— start of DATA FOR THIS TASK —
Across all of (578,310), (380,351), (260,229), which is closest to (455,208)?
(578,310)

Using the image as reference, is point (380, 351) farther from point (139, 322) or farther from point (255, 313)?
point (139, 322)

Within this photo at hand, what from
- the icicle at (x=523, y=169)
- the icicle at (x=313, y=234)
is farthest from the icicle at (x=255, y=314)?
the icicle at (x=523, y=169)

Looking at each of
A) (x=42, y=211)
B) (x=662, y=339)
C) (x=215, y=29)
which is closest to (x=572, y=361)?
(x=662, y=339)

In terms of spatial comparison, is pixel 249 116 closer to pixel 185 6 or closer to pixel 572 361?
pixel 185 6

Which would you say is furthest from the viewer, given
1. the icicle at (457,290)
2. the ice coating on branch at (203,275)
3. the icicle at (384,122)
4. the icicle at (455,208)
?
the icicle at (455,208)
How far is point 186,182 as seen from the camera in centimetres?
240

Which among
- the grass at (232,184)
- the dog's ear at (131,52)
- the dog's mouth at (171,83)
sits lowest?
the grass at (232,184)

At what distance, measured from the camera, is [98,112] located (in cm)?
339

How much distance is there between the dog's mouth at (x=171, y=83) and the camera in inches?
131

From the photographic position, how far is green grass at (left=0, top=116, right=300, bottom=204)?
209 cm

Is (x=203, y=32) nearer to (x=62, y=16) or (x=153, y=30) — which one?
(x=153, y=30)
— end of DATA FOR THIS TASK —
Copy every one of the records above word for word, with no changes.

ANSWER BELOW
Across all of (578,310), (380,351), (260,229), which is closest to (455,208)?
(578,310)

Using the image as reference, is point (380, 351) farther from point (139, 322) or farther from point (255, 313)?
point (139, 322)

Within this photo at hand, what from
- the icicle at (x=523, y=169)
- the icicle at (x=313, y=234)
is farthest from the icicle at (x=255, y=314)?
the icicle at (x=523, y=169)

Looking at each of
A) (x=42, y=211)
B) (x=662, y=339)
C) (x=215, y=29)
which is closest to (x=572, y=361)?
(x=662, y=339)

In terms of spatial comparison, is pixel 249 116 closer to pixel 185 6 or closer to pixel 572 361?
pixel 185 6

Which would you say is furthest from the viewer, given
1. the icicle at (457,290)
2. the ice coating on branch at (203,275)
3. the icicle at (384,122)
4. the icicle at (455,208)
?
the icicle at (455,208)
How far is point 186,182 as seen from the camera in centimetres?
240

Which among
- the grass at (232,184)
- the dog's ear at (131,52)
- the dog's mouth at (171,83)
sits lowest?
the grass at (232,184)

At what distance, measured from the camera, is [98,112] located (in cm)?
339

How much distance is there between the dog's mouth at (x=171, y=83) and the camera in inches?
131

From the photographic position, how far is green grass at (left=0, top=116, right=300, bottom=204)?
209 cm

Is (x=203, y=32) nearer to (x=62, y=16) or (x=153, y=30) — which one?
(x=153, y=30)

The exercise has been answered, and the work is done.